With texting, tweeting, Facebook PMing and Gchat increasingly replacing face-to-face or telephone conversations, it's only logical that clinicians will find a way to enhance provider-patient communications.
But don't expect 140 characters to replace a discharge planning session anytime soon. While healthcare communication capabilities are advancing every day, clinicians feel an increasing responsibility to display professionalism and maintain patient privacy.
Nowhere is the potential for technological advancement greater than in the arena of home care. As the national focus shifts to keeping patients in their own homes (and out of ED admissions), technology is increasingly enabling patients to connect with their clinicians remotely.
The trend is official now. In October, the Federal Communications Commission (FCC) allocated use of the 2360-2400 MHz bandwidth for medical use. Those bands were previously reserved for flight testing in the aerospace industry. This change should further facilitate real-time monitoring.
According to a statement by the FCC, it "will promote the widespread use of beneficial MBAN technologies. Such deployment will reduce healthcare expenses, improve the quality of patient care and could ultimately save lives."
The agency estimated MBAN technology could save the healthcare industry $1.2 billion annually by reducing the need for hospitalizations.
Leading software developers have devices in development to meet the increased spectrum allocation and are encouraging the FCC to finalize the MBAN coordinator appointment.
Manufacturers that develop MBAN technology would have to register and coordinate use of the devices with the MBAN coordinator, who will ensure that they will not interfere with other devices. The FCC set a target date of June 2013 to have the coordinator in place.
Illustrating the increasing wireless application in home care is Frederick Memorial Home Care in Frederick, MD.
The system has been profiled as a case study for their manufacturer, and Heidi Brown, MSN, RN, director of home health and home medical equipment, is amazed at how quickly the technology has evolved.
Since her facility made the decision to acquire a durable mobile computing system approximately 3 years ago, they've already upgraded once and are switching to a tablet format next year.
At their initial launch, Frederick Memorial was one of the first home health agencies to use wireless technology for their approximately 70 caregivers and clinicians.
"It really makes our clinicians much more independent," said Brown. "They're no longer dependent upon an Ethernet connection and don't have to go back to an office to file a report."
Brown and her team selected a wireless laptop that resembles a small suitcase. Integrated mobile broadband communication capabilities are built into the computer, negating the need for a dedicated connectivity device.
While Frederick Memorial serves the suburbs of Baltimore and Washington, DC, patients residing just five miles away from the hospital are considered residents of "farm country," said Brown.
"Just as you'd lose a cell connection, it's easy to lose Internet connection in the hills and mountains," she explained.
"For this reason, as well as safety, we train staff not to transmit data while they're driving. They could hit the sync button or go through a bad spot and interrupt connectivity."
Even given that requirement, Frederick Memorial nurses can file patient reports or communicate with a multidisciplinary team while rounding in patients' homes.
The robustness of laptops was a strong selling point as well.
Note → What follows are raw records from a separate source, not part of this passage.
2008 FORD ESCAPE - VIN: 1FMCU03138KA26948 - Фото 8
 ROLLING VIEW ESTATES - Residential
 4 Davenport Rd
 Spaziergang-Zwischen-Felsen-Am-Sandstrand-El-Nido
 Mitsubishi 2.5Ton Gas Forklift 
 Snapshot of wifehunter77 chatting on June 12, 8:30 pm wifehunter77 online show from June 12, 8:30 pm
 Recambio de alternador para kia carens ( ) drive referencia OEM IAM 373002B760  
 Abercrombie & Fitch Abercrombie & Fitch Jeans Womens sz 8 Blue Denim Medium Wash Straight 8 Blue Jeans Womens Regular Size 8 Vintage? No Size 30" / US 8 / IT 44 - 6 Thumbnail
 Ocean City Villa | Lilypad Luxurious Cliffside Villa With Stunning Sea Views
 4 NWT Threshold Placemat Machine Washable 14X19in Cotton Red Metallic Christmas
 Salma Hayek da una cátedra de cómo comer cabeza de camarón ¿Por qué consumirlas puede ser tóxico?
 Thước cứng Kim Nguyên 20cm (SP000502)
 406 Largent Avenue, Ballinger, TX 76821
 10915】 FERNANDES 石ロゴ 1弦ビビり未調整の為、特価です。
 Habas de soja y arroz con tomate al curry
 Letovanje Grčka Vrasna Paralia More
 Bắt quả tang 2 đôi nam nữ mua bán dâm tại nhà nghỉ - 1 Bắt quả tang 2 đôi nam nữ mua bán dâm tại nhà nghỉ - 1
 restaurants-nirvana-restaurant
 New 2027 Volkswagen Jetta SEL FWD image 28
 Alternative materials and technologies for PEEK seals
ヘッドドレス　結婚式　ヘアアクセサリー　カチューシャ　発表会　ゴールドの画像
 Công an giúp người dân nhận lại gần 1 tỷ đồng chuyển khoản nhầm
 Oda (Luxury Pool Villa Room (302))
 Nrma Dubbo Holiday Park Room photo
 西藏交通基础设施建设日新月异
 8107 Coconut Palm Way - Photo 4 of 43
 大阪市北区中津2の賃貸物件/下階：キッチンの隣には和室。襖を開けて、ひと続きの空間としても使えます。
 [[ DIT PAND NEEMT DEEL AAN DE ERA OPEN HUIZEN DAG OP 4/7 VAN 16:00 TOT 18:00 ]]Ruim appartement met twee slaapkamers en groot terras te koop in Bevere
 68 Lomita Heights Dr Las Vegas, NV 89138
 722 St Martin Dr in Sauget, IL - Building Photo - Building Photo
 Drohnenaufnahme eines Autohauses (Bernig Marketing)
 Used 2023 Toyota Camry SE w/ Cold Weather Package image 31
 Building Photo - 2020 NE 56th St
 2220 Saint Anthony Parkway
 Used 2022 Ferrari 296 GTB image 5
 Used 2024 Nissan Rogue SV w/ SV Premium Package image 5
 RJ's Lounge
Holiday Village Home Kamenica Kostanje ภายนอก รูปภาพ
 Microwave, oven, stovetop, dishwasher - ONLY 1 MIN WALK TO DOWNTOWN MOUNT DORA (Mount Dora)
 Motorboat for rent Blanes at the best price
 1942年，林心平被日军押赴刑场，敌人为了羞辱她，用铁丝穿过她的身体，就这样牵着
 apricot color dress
In home care, it's all too common for mobility to be associated with cracked computer screens, missing keys or water damage. These polymer-encased hard drives can absorb impacts and a have sealed all-weather design. Batteries are designed to have a longer life, keeping nurses focused on patient visits rather than scrambling for outlets.
Integrating with EMR
One of Brown's and her staff's favorite features of the system is the ability to communicate with colleagues via an instant messaging system. The messages are then attached to the patient's clinical chart, eliminating a step in the nurses' workflow.
"The messaging feature really cuts down on phone calls," Brown said. "Our staff finds it very positive that messages about patients become part of their chart. We no longer have to go back into a note and add something like 'I emailed the PT.' It saves a step."
While clinician-to-clinician conversations are increasingly occurring in the electronic stratosphere, patient education and family caregiver instructions are still very much a face-to-face occurrence.
That may not always be the case. In home health and hospice circles, murmurs are beginning about the possibility of using text messaging to notify family members about a loved one's decline or provide educational information.
Brown can't conceptualize the idea of using mobile devices for such sensitive patient conversations but looks forward to this year's upgrade to a tablet.
"With these, we'll have the capability to do face-to-face video educations sessions," she noted with excitement.
Like many other health systems, Frederick Memorial's home health patients do have a web-based method of recording their daily weight, blood pressure and other indicators with a nurse providing the necessary follow-up.
Though the 65+ generation rarely asks about mobile or smartphone apps, Brown said they're frequently online seeking health information and very receptive to the web-based remote monitoring.
"It's our intent that the patient becomes engaged and takes ownership," she said. "They have a sense that someone's looking out for them.
"Our intent is to catch problems before they would have to go to the hospital or present at the ED. It might not save the system money, but it decreases healthcare costs. We're acting more efficiently than ever to keep them out of the hospital."
Robin Hocevar is senior regional editor at ADVANCE.